Durch Zeitpuffer laufen mehrere Projekte parallel
Ein größerer Puffer in der Planung bedeutet, dass der Auftrag beziehungsweise das Projekt früher freigegeben und gestartet wird, weil dafür mehr Zeit vorgesehen ist. Also laufen mehr Projekte parallel. Und der Mechanismus ist jetzt wie im Supermarkt: Wenn da mehr Kunden im Laden sind, dann werden Warteschlangen natürlich länger, und als Kunde brauchen Sie mit Ihrem Wagen auch länger, bis Sie an den Kassen vorbei sind. Dann schlägt auch noch die Realität plötzlich zu, wenn eine Pädagogik-Studentin mit einer „5-Minuten-Terrine“ in der Hand und fragt: „Entschuldigung, darf ich mal durch? Ich hab ja nur ein Teil.“ Na ja, und selbst wenn Sie auf den Augenaufschlag nicht reinfallen, dann eben der Typ vor Ihnen.
So läuft es in Unternehmen auch. Die halbfertigen Produkte hängen in einer endlos scheinenden Warteschlange, sind irgendwann kurz vor dem Ziel – und dann kommen Chef-Projekte und Eilaufträge. Die werden dann mit guter Absicht vorgezogen, wohl wissend, dass jetzt andere Projekte länger warten müssen. So wird der Bestand an laufenden Arbeiten immer höher, weil nicht die Rest-Zeit bis zum Termin steigt, sondern die Projektbearbeitungszeiten beziehungsweise Wartezeiten vor der Bearbeitung. Die Folge? Eine noch schlechtere Termintreue. Und zwar generell. Für alle Projekte. Also genau das Gegenteil von dem, was Sie eigentlich erreichen wollten. Dann fragen Sie sich, wo der Puffer geblieben ist, und denken, dass Ihnen nichts anderes übrig bleibt, als einen noch größeren Puffer einzubauen. Welch teuflischer Teufelskreis!

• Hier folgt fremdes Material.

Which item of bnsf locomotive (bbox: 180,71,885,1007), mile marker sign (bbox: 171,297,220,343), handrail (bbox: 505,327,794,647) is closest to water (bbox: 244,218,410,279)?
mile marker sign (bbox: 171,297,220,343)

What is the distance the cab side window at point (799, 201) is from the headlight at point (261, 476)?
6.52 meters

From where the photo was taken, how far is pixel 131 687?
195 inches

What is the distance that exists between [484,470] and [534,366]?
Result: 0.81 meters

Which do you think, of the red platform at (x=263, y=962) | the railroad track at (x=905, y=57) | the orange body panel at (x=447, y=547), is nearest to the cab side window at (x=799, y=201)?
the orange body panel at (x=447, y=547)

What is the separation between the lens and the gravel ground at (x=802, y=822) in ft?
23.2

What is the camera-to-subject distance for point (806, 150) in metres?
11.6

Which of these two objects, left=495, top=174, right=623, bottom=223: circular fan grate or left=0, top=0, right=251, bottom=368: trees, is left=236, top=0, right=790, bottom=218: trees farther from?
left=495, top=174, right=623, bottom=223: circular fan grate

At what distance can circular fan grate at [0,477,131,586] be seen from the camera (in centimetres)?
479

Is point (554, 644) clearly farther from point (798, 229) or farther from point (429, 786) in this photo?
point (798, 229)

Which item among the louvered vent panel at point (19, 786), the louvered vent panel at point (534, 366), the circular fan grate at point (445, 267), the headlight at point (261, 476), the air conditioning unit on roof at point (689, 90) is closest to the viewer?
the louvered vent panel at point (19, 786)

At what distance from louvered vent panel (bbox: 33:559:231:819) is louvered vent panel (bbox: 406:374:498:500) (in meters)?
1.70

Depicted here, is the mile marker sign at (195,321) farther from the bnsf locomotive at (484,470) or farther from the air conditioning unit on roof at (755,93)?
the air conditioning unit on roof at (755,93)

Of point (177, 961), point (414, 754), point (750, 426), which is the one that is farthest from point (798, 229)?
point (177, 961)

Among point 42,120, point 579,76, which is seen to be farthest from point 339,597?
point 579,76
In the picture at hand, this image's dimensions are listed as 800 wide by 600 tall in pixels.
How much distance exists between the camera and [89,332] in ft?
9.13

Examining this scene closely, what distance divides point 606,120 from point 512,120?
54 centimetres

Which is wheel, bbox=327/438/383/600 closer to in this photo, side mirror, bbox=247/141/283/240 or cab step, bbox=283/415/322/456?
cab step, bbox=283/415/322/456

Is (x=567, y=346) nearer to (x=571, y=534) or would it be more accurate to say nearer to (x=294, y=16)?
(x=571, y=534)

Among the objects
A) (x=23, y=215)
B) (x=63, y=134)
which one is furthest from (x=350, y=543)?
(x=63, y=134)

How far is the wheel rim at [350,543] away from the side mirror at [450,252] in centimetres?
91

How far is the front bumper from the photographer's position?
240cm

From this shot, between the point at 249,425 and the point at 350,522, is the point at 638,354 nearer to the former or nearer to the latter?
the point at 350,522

Nur die Nettozeit eines Prozesses einplanen
Seien Sie also ruhig einmal mutig und tun genau das Gegenteil von dem, was Sie reflexartig tun wollen. Reduzieren Sie die Puffer! Nicht komplett, aber drastisch. Schließlich ist es gerade die Pufferzeit, die Sie in die Bredouille gebracht hat. Es ist doch ein interessantes Experiment, wirklich nur die Zeit einzuplanen, die ein Prozess braucht, wenn alles perfekt läuft – die Nettozeit eben. Und sämtliche gewonnenen Puffer addiert ans Ende des Projekts zu packen. Dann bleiben die Puffer im Projekt – aber eben außerhalb des Prozesses. Kleiner Unterschied, große Wirkung. Wer so konzentriert arbeitet, weniger Dinge gleichzeitig laufen lässt, regelmäßig überprüft, wie viel Prozent des Gesamtpuffers verbraucht sind, und dann die Mitarbeiter entscheiden lässt, was sinnvoll und möglich ist, um an den richtigen Punkten das Tempo zu erhöhen, der kriegt das Termintreue-Problem vielleicht in den Griff. Und hat sicherlich weniger gestresste Mitarbeiter.